History, Animals, and Zombies | Reference

This month’s reference titles offer a detailed look at U.S. history that’s ideal for young readers, two animal-related guides, and, for readers who can’t get enough of all things undead, Encyclopedia of the Zombie.


de la Bédoyère, Camilla & Philip Whitfield, eds. Firefly Encyclopedia of Animals: A Comprehensive Look at the World of Animals with Hundred of Superb Illustrations. 256p. glossary. illus. index. Firefly. 2014. pap. $19.95. ISBN 9781770854574.

> **Dataset content**:
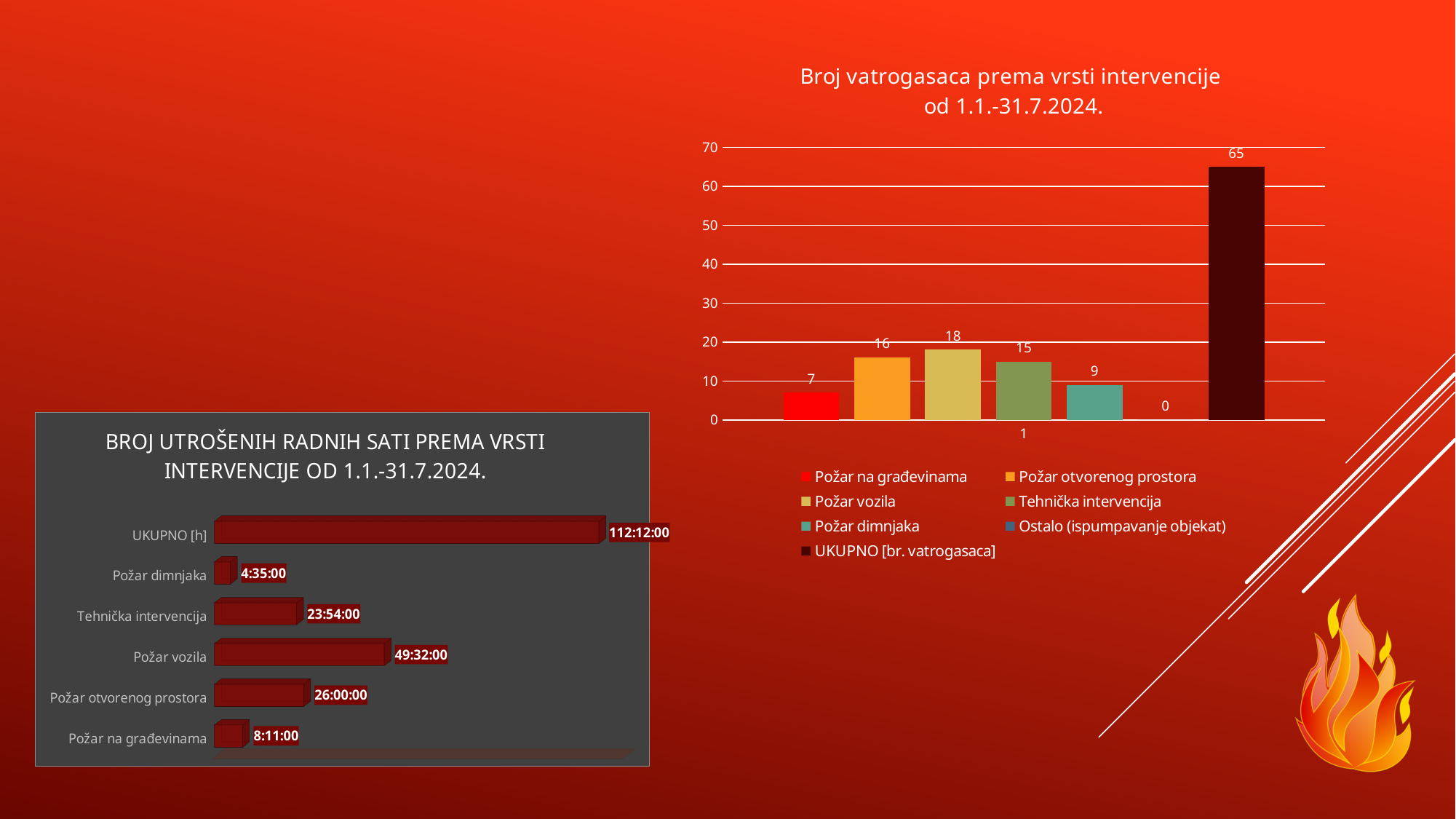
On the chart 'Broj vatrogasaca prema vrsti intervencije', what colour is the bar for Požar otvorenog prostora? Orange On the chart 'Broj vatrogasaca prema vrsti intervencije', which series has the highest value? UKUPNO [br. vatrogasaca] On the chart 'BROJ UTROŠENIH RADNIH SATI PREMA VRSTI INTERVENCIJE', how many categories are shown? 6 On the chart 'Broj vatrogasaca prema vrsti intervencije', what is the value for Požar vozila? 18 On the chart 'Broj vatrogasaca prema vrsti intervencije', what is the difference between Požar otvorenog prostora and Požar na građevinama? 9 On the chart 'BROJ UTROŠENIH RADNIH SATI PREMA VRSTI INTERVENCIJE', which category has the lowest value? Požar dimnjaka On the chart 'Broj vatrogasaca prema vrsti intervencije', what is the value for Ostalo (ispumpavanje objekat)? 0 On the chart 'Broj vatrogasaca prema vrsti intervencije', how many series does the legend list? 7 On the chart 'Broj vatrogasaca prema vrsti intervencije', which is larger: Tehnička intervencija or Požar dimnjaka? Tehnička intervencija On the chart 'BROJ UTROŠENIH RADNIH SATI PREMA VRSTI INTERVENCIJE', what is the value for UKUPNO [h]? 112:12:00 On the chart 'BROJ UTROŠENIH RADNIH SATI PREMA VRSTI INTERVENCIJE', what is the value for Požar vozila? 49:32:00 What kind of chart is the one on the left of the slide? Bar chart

> **Try it**: Sum up the text on this month's reference titles in two sentences.

> **Output for this exercise**: This month's reference titles include a detailed look at U.S. history suited to young readers, two animal-related guides, and Encyclopedia of the Zombie for readers who can't get enough of the undead. One of them is the Firefly Encyclopedia of Animals, edited by Camilla de la Bédoyère and Philip Whitfield, a 256-page illustrated 2014 paperback from Firefly with a glossary and index, priced at $19.95.